> Passage retenu:
Sébastien : Comme 99% des groupes, et ce n’est pas grave, ça permet de garder les pieds sur terre. Ce qui me fait doucement marrer c’est que dans les villes, on crée des « School of Rock », pour apprendre aux jeunes à devenir un groupe de rock.
Romain : Ou juste leur apprendre à jouer.
Sébastien : Mais ce côté apprentissage du rock… on va t’apprendre quoi ? à boire des bières et rouler des pets ?
Romain : Mais il faut apprendre ça ! C’est ça le Rock ! (rires)
Sébastien : Le Rock s’est créé sur un mouvement anti-système. De voir des politiciens récupérer une image de ville dynamique sur l’institutionnalisation du Rock me dérange. Il est important que les jeunes prennent leurs amplis, leurs instruments, et partent sur les routes. On l’a fait pendant des années, se retrouver à 10 dans 20m² avec un saladier de betteraves et un paquet de chips.
Romain : C’est formateur !
ANR : Vous profitez de votre notoriété pour aider des groupes à sortir ?
Sébastien : Oui on le fait, mais il n’y a rien de formel. C’est plus de la discussion, de la transmission de conseils.
Romain : Quand on a l’occasion de le faire on le fait, mais il faut aussi que chacun mette la main à la pâte. Le monde musical n’est pas facile, il faut y aller. On a tous galéré avant d’arriver là où en est.

> Contenu des données:

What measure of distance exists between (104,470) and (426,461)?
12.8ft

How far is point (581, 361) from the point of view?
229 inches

> Série de tâches:
1. Relevez tous les intervenants qui prennent la parole dans le passage retenu, tels qu'ils y sont désignés.
2. Recopiez sans modification le segment du passage retenu qui va de « Sébastien : Le » jusqu'à « C’est formateur ! ».

> Réponses complètes:
1. Sébastien, Romain, ANR

2.
Sébastien : Le Rock s’est créé sur un mouvement anti-système. De voir des politiciens récupérer une image de ville dynamique sur l’institutionnalisation du Rock me dérange. Il est important que les jeunes prennent leurs amplis, leurs instruments, et partent sur les routes. On l’a fait pendant des années, se retrouver à 10 dans 20m² avec un saladier de betteraves et un paquet de chips.
Romain : C’est formateur !